*Provided information:*
= = =

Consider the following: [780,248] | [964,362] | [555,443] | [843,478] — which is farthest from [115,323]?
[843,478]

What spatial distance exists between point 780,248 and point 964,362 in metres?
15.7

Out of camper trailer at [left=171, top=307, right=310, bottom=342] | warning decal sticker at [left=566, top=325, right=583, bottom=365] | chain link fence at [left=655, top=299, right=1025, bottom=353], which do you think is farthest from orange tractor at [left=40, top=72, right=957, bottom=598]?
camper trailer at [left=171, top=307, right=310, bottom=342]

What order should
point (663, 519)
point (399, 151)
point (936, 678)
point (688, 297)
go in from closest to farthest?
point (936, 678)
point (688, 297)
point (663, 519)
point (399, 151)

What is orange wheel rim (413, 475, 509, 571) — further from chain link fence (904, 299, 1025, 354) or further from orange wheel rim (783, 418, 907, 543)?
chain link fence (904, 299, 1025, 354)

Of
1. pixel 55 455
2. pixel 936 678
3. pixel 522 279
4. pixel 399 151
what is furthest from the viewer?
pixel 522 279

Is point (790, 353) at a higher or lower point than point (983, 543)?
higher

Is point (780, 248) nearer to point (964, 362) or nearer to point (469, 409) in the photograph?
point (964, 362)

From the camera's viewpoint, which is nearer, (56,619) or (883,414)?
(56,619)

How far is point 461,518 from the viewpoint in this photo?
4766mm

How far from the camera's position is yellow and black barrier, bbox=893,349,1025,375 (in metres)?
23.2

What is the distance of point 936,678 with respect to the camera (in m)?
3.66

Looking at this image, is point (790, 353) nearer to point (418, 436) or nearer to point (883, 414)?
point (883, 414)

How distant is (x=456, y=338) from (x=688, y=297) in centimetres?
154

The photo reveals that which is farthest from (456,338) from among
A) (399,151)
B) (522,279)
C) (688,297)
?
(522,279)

= = =

*Aim:* Reproduce all of the entries above word for word, without changing anything in them.

*Output for this exercise:*
Consider the following: [780,248] | [964,362] | [555,443] | [843,478] — which is farthest from [115,323]?
[843,478]

What spatial distance exists between point 780,248 and point 964,362 in metres?
15.7

Out of camper trailer at [left=171, top=307, right=310, bottom=342] | warning decal sticker at [left=566, top=325, right=583, bottom=365] | chain link fence at [left=655, top=299, right=1025, bottom=353], which do you think is farthest from orange tractor at [left=40, top=72, right=957, bottom=598]?
camper trailer at [left=171, top=307, right=310, bottom=342]

What order should
point (663, 519)
point (399, 151)
point (936, 678)
point (688, 297)
go in from closest to farthest?
point (936, 678)
point (688, 297)
point (663, 519)
point (399, 151)

What is orange wheel rim (413, 475, 509, 571) — further from chain link fence (904, 299, 1025, 354) or further from orange wheel rim (783, 418, 907, 543)?
chain link fence (904, 299, 1025, 354)

Of
1. pixel 55 455
2. pixel 936 678
3. pixel 522 279
4. pixel 399 151
what is furthest from the viewer?
pixel 522 279

Is point (790, 353) at a higher or lower point than point (983, 543)?
higher

Is point (780, 248) nearer to point (964, 362) or nearer to point (469, 409) in the photograph?
point (964, 362)

From the camera's viewpoint, which is nearer, (56,619) or (883,414)?
(56,619)

How far is point 461,518 from the viewpoint in this photo?
4766mm

How far from the camera's position is yellow and black barrier, bbox=893,349,1025,375 (in metres)?
23.2

What is the distance of point 936,678 with respect to the camera (in m)?
3.66

Looking at this image, is point (790, 353) nearer to point (418, 436) or nearer to point (883, 414)?
point (883, 414)

How distant is (x=456, y=338) from (x=688, y=297) in centimetres?
154

The photo reveals that which is farthest from (456,338) from among
A) (399,151)
B) (522,279)
C) (688,297)
?
(522,279)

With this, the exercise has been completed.